Your instructions ::
Retype the records below line by line, changing nothing.

***** Provided entries *****

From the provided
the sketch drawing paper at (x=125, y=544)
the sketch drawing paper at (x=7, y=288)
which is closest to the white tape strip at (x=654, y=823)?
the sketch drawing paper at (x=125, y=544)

*****

Right answer ::
From the provided
the sketch drawing paper at (x=125, y=544)
the sketch drawing paper at (x=7, y=288)
which is closest to the white tape strip at (x=654, y=823)?
the sketch drawing paper at (x=125, y=544)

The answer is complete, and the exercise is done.